Right now, the average age of retirement remains at around 65. Many pensions you can start collecting at around 60, and that sounds great! You can retire early, and have that extra cash from the government to make up the difference in your savings.

But here’s the thing. If you’re able to either live off your savings or retire closer to 70, it can make an enormous difference. Especially when it comes to your Canada Pension Plan (CPP). For every year you’re able to delay your pension, you get an extra 8.4%.

How much?

The average CPP payment for this year is $710.41 per month. So let’s say you’re getting that from the government. That certainly is not enough to live on, and adds up to $8,524.92 for the year. However, let’s say you were to wait until 70. You simply add 8.4% for every year of the decade you waited to take that cash. Suddenly, that $8,524.92 has turned into an incredible $19,097.79! That’s $1,591.48 per month!
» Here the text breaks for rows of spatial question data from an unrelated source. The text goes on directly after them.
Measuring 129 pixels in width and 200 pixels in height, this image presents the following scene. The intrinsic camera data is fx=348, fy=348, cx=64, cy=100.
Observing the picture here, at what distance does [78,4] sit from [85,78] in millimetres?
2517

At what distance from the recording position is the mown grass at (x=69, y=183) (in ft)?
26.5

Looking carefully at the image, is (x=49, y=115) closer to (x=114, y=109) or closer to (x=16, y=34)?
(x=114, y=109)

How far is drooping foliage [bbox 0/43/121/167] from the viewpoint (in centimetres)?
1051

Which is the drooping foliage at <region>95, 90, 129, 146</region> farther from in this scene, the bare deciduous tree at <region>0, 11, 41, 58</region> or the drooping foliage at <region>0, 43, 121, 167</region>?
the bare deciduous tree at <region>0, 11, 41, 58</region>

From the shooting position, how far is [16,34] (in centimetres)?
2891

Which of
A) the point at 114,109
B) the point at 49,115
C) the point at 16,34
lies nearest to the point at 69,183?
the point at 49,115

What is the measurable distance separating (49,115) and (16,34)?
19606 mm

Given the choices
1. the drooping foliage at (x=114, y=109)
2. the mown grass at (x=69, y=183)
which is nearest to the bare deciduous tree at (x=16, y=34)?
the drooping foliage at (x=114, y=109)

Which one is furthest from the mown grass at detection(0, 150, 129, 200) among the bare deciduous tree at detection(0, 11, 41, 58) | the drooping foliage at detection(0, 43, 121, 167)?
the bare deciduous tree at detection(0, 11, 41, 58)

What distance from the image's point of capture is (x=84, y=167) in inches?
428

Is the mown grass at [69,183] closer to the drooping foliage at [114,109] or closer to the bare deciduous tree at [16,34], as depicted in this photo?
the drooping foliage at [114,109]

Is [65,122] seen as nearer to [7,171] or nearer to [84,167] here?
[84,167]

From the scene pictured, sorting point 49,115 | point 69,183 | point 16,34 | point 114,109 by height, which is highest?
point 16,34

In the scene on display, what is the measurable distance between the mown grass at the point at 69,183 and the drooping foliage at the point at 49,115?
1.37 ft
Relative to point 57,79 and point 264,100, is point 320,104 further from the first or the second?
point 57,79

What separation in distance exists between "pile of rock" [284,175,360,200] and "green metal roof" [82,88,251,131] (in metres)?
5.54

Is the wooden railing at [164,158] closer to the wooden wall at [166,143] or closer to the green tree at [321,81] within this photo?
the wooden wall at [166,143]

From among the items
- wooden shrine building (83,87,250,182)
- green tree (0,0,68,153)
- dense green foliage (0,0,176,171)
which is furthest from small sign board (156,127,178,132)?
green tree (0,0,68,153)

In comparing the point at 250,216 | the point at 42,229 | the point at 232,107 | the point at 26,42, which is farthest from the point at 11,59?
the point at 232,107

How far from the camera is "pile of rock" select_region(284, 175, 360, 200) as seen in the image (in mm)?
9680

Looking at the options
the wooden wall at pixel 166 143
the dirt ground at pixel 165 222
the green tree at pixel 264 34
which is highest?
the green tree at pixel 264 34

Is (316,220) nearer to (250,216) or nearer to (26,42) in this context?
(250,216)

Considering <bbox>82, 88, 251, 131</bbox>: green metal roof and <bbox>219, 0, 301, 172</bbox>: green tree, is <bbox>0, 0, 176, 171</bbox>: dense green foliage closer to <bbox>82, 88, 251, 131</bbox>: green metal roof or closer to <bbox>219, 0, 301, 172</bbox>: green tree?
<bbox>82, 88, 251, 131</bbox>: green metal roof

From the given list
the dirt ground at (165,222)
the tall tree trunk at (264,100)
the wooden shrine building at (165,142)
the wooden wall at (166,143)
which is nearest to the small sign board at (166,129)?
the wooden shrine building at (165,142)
Granted, about $19,000 is still not enough to live on. But you now have so much more money to work with. Now more than every, you’ll need to start considering your investments. You’ll need to consider them now, so that you’ll be prepared to retire when you put off your pension. And you’ll need them for later, when you can use that pension cash to continue investing and bringing in returns.

Buy big dividends

Big can mean blue-chip, and that goes for a company like Suncor Energy Inc. (TSX:SU)(NYSE:SU). Suncor is beaten down right now thanks to the hemorrhaging oil and gas industry. However, there will be a day that this industry comes back. When it does, Suncor will be in the lead as Canada’s largest fully integrated energy company.

So right now you can buy this company for a steal. While you wait for returns, you can take advantage of the Suncor stock’s 5.27% dividend yield. The company already cut the yield, so that means there will likely be a huge lift in dividend price after this economic downturn is over. Right now, a $34,000 investment in Suncor would bring in $1,785 per year in dividends!

Buy big returns

You’ll also want some companies pretty much guaranteed to bring in returns. That would be a company like WELL Health Technologies Corp. (TSX:WELL). This company is in acquisition mode, creating a powerhouse of telehealth and virtual spaces for patients to connect with healthcare professionals. It ranges from psychologists to physicians and everything in between.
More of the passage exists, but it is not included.